_Extrait à lire_:
Qu’aimez-vous dans votre métier ?
J’aime beaucoup la partie spectacle parce que je viens de la régie lumière. Ce que j’aime particulièrement, c’est accueillir les spectacles et faire en sorte que les équipes se sentent à l’aise en trouvant des solutions pour bien les accompagner. Accueillir un spectacle, c’est comme inviter des gens à manger chez toi : tu fais tout en sorte pour qu’ils soient bien. Et évidemment, une autre chose que j’adore, c’est de voir le résultat de notre travail – le spectacle – et de me dire qu’on a mis tous les moyens en œuvre pour que ça fonctionne pour que le public puisse en profiter.

Est-ce qu’on vous a soutenue dans votre choix de travailler dans la technique ?
Oui. Dans le spectacle en général, on ne sait jamais si on va réussir ou non alors mes parents m’ont d’abord demandé si l’intermittence n’était pas un choix trop compliqué. Mais ils ont rapidement vu que c’était vraiment une passion et que j’y passais beaucoup de temps et à partir de là, la seule exigence de ma mère était que j’ai un diplôme. Et puis je ne suis pas comédienne donc ça paraissait quand même moins compliqué.

De l’extérieur, on a l’impression que la technique est un milieu très masculin. Vous a-t-on fait des remarques sur la légitimité en tant que femme, sur votre travail ?
Oui. En plus il y a deux choses : je suis une femme et je suis jeune. Mais je me sens légitime à mon poste. Depuis que je suis en direction technique, je n’ai jamais eu de remarques, d’autant plus que je suis soutenue par la direction de la maison. J’ai eu plus des soucis au début de ma carrière mais à partir du moment où tu prouves que tu sais faire ton travail, les gens savent que tu fais l’affaire et homme ou femme, c’est pareil. Ce qui est peut-être plus embêtant par rapport à un homme, c’est que tu le prouves peut-être deux fois plus au début.

Selon vous, qu’apportent les femmes au niveau de la technique ?

_Données fournies_:
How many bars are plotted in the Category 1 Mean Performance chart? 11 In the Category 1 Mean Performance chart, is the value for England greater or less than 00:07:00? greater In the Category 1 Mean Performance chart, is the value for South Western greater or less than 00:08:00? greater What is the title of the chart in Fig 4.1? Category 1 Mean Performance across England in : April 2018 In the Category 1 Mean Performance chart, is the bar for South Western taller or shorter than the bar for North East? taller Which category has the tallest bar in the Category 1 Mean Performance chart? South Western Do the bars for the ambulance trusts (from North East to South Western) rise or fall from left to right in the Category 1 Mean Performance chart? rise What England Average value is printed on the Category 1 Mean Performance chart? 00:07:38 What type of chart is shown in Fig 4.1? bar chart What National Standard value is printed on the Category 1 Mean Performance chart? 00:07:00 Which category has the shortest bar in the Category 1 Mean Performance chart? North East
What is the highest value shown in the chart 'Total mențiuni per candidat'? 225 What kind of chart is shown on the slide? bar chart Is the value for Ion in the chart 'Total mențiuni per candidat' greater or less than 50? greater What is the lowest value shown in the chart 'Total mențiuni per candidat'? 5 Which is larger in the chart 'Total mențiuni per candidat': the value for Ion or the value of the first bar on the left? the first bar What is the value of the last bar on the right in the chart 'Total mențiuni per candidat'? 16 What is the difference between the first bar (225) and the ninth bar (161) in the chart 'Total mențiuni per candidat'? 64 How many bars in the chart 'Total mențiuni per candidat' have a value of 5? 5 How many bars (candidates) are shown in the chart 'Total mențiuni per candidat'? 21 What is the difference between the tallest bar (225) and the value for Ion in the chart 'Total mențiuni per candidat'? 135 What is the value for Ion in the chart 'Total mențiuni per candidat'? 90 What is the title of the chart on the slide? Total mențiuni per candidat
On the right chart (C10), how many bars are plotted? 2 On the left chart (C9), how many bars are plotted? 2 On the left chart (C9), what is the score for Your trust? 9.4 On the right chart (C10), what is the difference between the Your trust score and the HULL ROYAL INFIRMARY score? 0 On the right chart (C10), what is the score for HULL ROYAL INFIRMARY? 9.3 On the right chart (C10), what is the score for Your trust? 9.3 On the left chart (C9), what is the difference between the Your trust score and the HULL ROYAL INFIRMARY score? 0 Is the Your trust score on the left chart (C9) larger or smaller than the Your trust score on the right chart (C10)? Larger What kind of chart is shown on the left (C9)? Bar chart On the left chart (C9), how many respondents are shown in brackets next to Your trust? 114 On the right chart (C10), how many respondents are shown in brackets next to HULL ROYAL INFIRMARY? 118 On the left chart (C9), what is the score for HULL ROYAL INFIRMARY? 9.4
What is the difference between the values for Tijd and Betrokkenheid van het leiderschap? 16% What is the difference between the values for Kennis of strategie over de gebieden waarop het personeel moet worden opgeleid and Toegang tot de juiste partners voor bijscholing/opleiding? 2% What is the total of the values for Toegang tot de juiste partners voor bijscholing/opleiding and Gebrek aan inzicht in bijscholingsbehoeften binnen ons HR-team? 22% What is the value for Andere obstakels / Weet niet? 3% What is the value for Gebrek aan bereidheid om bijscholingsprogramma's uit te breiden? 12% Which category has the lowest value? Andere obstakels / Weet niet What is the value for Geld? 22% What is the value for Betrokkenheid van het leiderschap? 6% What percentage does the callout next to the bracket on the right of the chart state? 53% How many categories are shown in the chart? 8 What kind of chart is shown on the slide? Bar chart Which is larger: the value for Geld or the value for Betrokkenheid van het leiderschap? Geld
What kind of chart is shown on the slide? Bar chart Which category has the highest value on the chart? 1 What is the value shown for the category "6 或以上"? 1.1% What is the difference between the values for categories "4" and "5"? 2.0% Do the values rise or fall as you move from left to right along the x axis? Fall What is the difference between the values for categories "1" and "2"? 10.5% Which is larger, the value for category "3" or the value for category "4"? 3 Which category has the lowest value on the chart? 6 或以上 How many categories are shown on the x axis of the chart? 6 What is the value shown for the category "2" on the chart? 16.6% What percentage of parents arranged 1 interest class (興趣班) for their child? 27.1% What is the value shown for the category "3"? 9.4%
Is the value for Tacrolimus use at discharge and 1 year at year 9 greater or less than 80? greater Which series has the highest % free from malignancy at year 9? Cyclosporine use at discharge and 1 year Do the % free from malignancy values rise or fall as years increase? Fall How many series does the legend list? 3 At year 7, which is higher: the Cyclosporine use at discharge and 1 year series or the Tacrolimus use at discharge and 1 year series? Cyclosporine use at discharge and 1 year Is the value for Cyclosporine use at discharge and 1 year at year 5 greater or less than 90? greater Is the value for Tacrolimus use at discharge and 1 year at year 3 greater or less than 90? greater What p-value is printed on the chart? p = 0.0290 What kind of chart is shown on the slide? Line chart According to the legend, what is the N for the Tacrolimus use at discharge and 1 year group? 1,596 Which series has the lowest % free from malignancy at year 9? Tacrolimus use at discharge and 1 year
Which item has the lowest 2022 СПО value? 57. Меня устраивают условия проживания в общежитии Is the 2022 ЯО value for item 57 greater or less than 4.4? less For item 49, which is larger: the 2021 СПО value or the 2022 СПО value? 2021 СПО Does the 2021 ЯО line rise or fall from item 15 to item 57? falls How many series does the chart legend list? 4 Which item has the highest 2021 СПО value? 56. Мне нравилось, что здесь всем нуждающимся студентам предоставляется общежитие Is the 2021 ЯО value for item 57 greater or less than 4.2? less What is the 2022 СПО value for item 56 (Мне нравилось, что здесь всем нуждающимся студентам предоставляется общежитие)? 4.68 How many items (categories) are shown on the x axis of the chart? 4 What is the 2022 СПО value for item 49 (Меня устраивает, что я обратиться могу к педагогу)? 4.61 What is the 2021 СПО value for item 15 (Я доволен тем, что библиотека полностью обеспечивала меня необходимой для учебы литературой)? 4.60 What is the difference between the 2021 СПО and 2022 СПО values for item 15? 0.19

_Consignes_:
A - Répondez à ces questions d'après l'entretien sur le travail dans la technique du spectacle :
(i) De quel domaine la personne interrogée dit-elle venir ?
(ii) Quelle était la seule exigence de sa mère ?
(iii) Quelles sont les deux choses qu'elle cite à propos des remarques reçues ?
B - Écrivez la suite de l'entretien sur le travail dans la technique du spectacle, en commençant juste après la dernière question posée.

_Réponses par consigne_:
A -
(i) De la régie lumière.
(ii) Qu'elle ait un diplôme.
(iii) Elle est une femme et elle est jeune.

B -
Déjà, elles permettent que les équipes soient un peu plus hétérogènes donc c’est toujours mieux pour les caractères. Ça nous permet d’avancer quand on mélange, c’est toujours mieux d’avoir un groupe mixte. Qu’est-ce qu’on amène… Il y a des choses toutes bêtes. Par exemple, depuis qu’il y a des femmes dans le travail, on porte à plusieurs au lieu de porter tout seul. Au début de ma carrière, on me disait tout le temps « attends, je vais t’aider à porter » et en fait, ils se sont rendu compte que c’était beaucoup plus pratique de porter à deux que seul. Maintenant, même les gars se cassent un peu moins le dos.

Selon vous, comment sont représentées les femmes dans la création théâtrale ?
Pour moi, il n’y a pas encore assez de femmes. Quand j’ai débuté, dans la musique, j’étais exclusivement avec des équipes de mecs. Déjà, la lumière n’est pas beaucoup représentée dans les salles de concert et la plupart des régisseurs son sont des hommes. Ça devient de moins en moins vrai aujourd’hui mais il y a encore des secteurs où on n’est pas très bien représentées. Je fais attention à ça dans mon travail, je veux recruter des femmes – pas forcément pour atteindre la parité mais parce que je trouve ça important d’avoir des groupes mixtes – et malheureusement, je trouve qu’on n’a pas beaucoup de candidatures de femmes. Mais je sais qu’il y en a de plus en plus qui sont formées.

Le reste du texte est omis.